→ CONSEGNA
Indichi se ciascuna delle affermazioni seguenti concorda con il testo su Rolando Raggenbass, rispondendo sì o no e riportando tra virgolette le parole decisive del testo.
1. Raggenbass nacque a Balerna nel 1950.
2. Raggenbass aderì con convinzione ai programmi artistici collettivi del suo tempo.
3. Il «ritorno alla pittura» ebbe origine negli anni Settanta.

→ ESTRATTO FORNITO
------------------------------

Con il suo percorso caratterizzato da una forte impronta personale, Rolando Raggenbass è stato una figura del tutto peculiare nel panorama artistico ticinese della seconda metà del Novecento. Ciò che difatti ha contraddistinto il suo lavoro fin dagli esordi è stata la capacità di guardare alle esperienze e ai linguaggi a lui contemporanei rimanendo sempre ben ancorato a una sensibilità incondizionata, fondata sull’integrità e sulla risolutezza della sua ispirazione.
Solitario, riservato, molto curioso ma anche estremamente critico nei confronti della società postmoderna che aveva ormai palesato tutti i suoi limiti e i suoi inganni, Raggenbass si è mosso con circospezione tra i tanti stimoli del suo tempo, maturando una sorta di sfiducia nelle elaborazioni programmatiche collettive. Questo lo ha portato ad avvicinarsi invece ad alcuni singoli artisti la cui ricerca era da lui considerata affine al proprio sentire.
Nato nel 1950 a Balerna e scomparso poco più che cinquantenne nel 2005, Raggenbass viene annoverato tra gli esponenti di quel «ritorno alla pittura» originario degli anni Ottanta come reazione al concettualismo dei decenni precedenti che giudicava superati i tradizionali mezzi espressivi. Inserita in questa ampia cornice identificativa, l’attività dell’artista ticinese manifesta però tutta la sua carica di indipendenza seguendo un cammino creativo sui generis che riesce a essere ben coeso nonostante l’assenza di un criterio rigoroso che lo determini.

------------------------------

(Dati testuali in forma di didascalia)

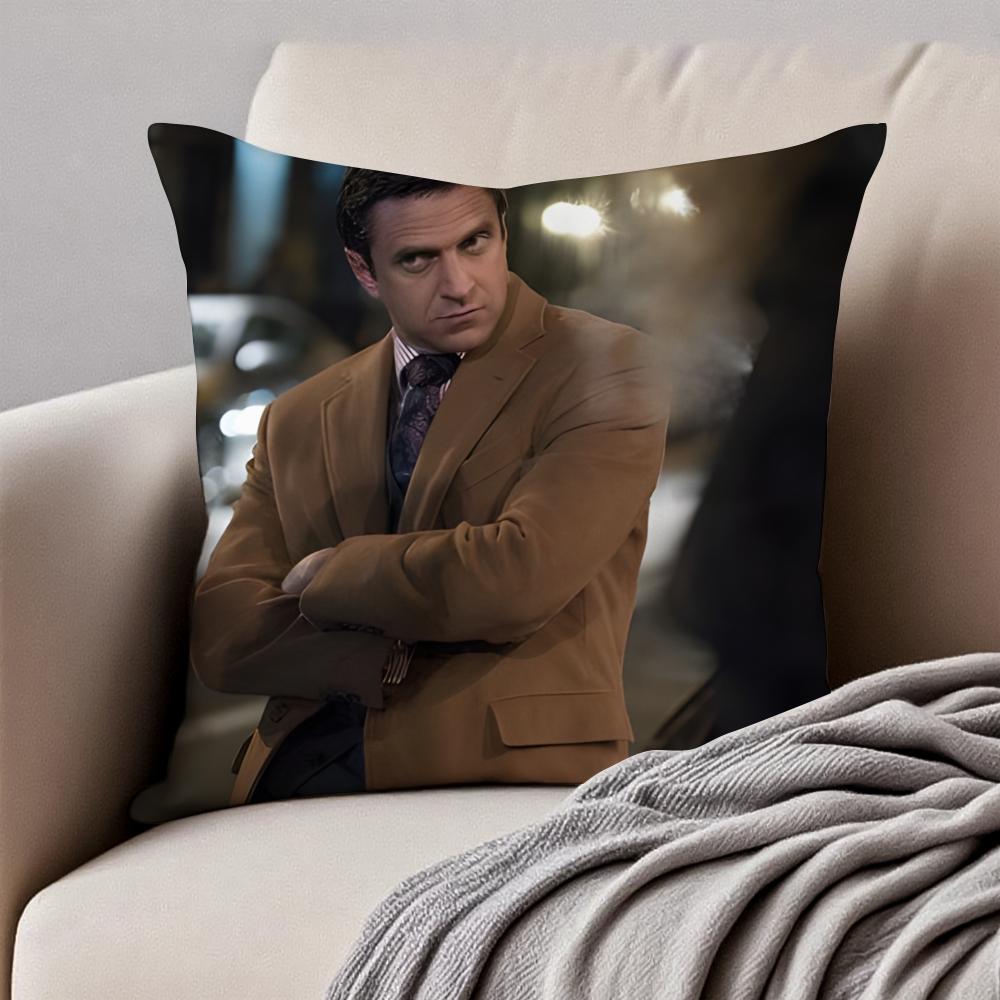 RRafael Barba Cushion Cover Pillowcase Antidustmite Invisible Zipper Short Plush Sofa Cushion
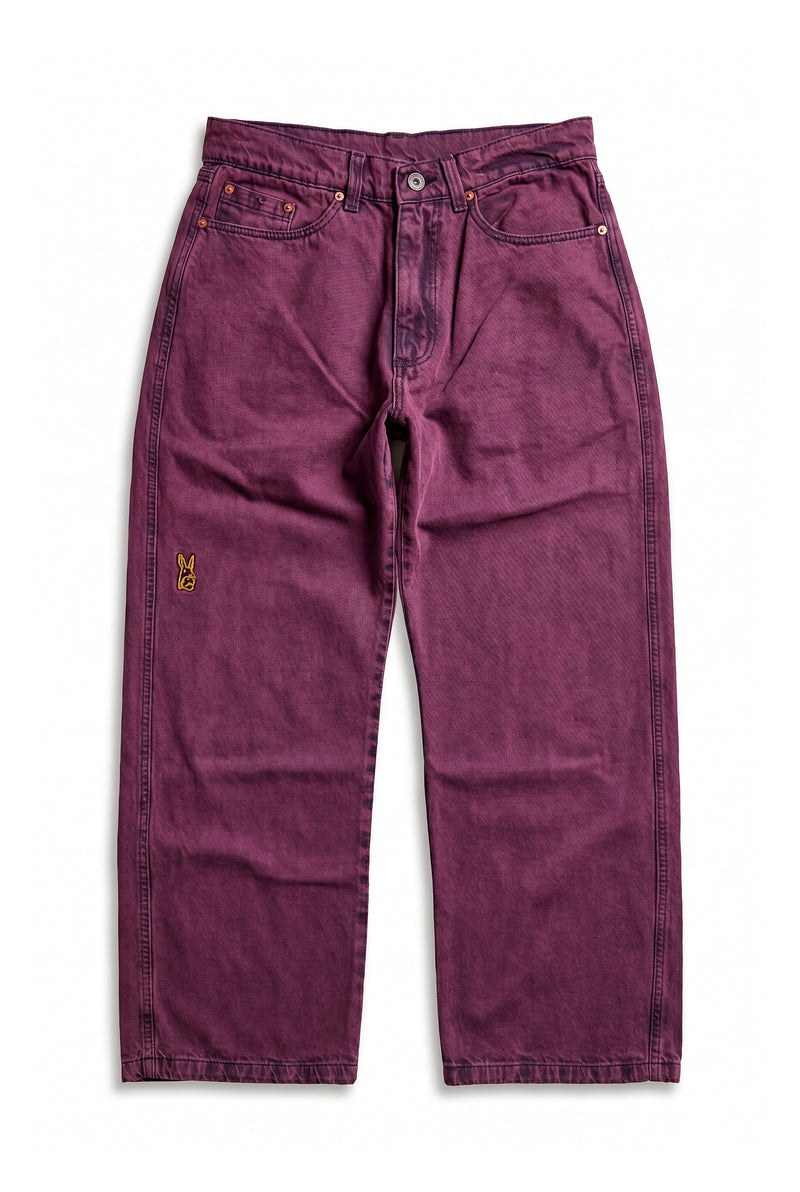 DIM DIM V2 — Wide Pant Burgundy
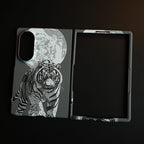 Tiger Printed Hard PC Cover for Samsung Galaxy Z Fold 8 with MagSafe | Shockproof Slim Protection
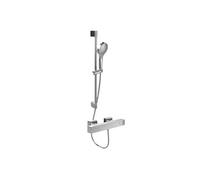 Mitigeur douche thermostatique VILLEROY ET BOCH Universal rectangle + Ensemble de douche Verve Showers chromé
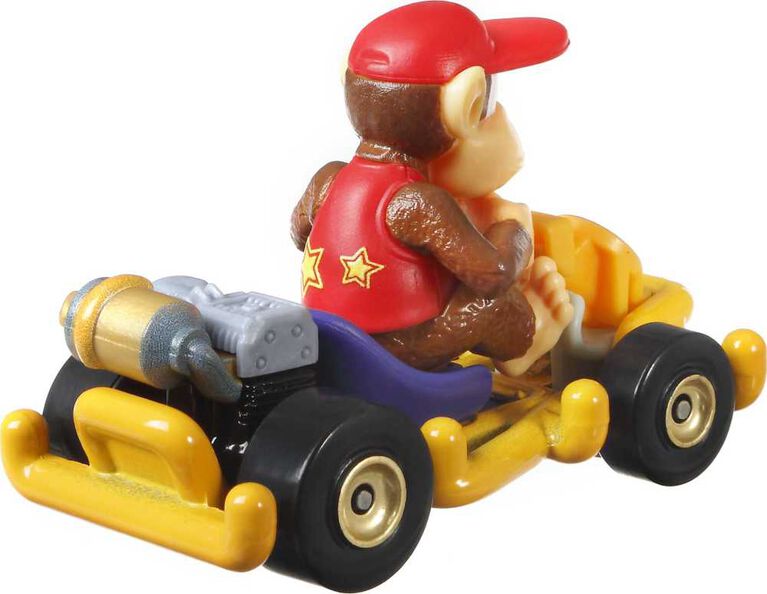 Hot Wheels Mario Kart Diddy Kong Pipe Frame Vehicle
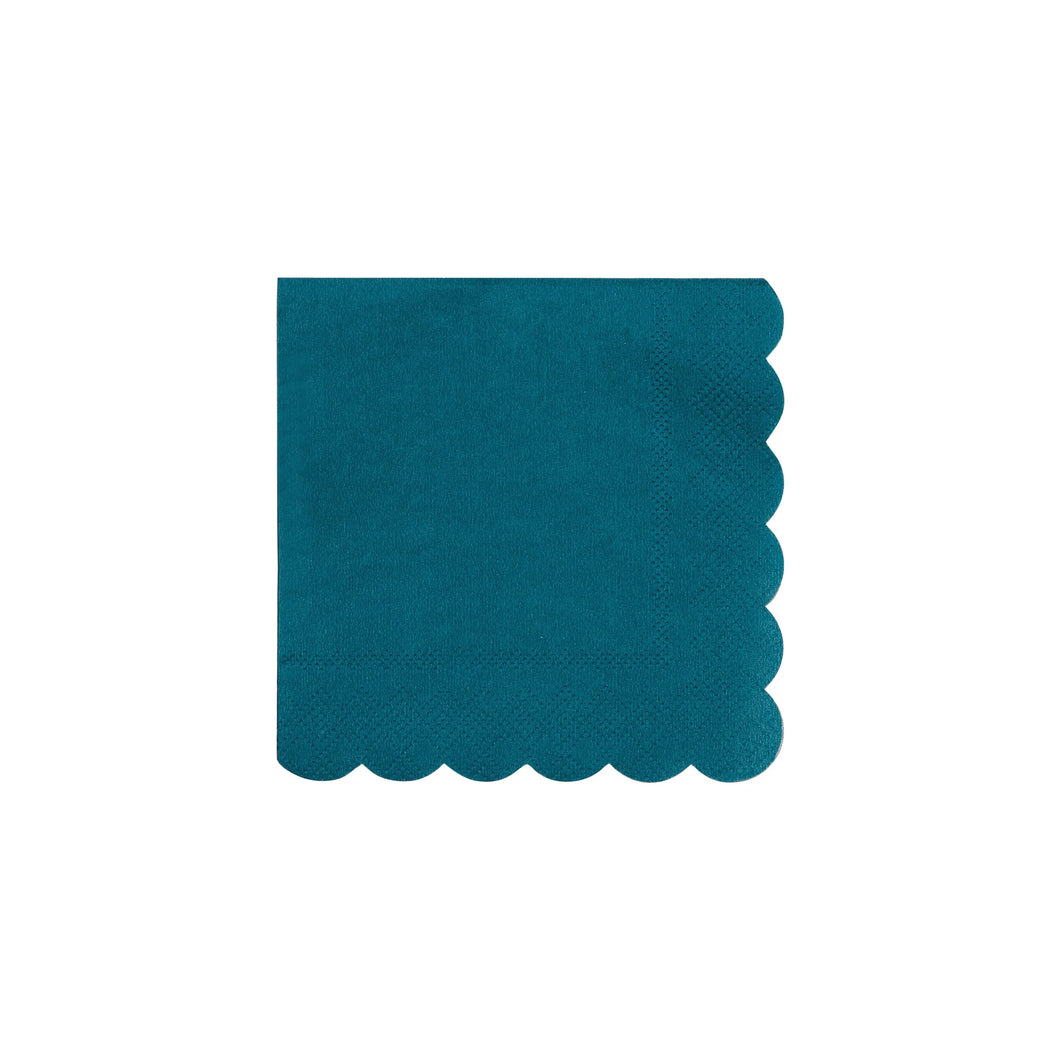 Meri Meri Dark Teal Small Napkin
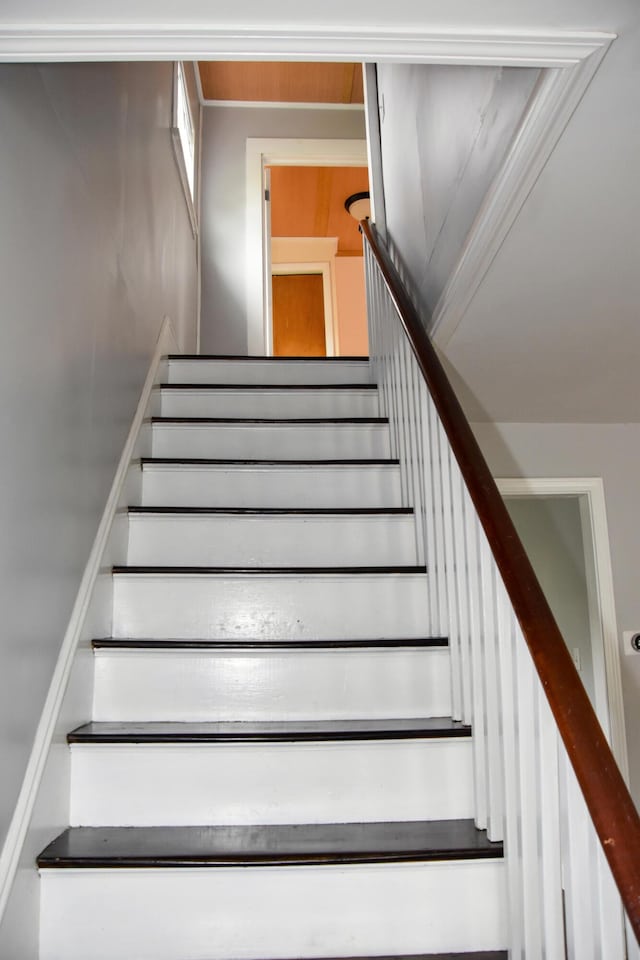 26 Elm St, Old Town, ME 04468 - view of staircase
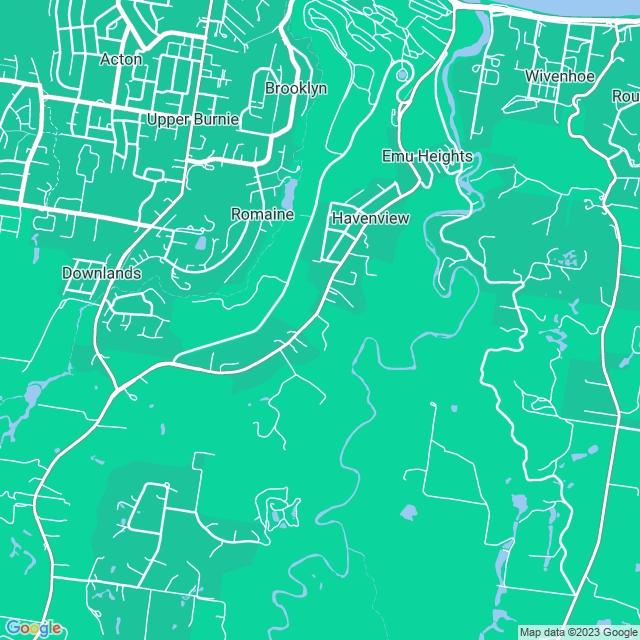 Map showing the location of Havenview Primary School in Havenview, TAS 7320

------------------------------

→ SOLUZIONE PROPOSTA
1. Sì: «Nato nel 1950 a Balerna».
2. No: «maturando una sorta di sfiducia nelle elaborazioni programmatiche collettive».
3. No: «originario degli anni Ottanta».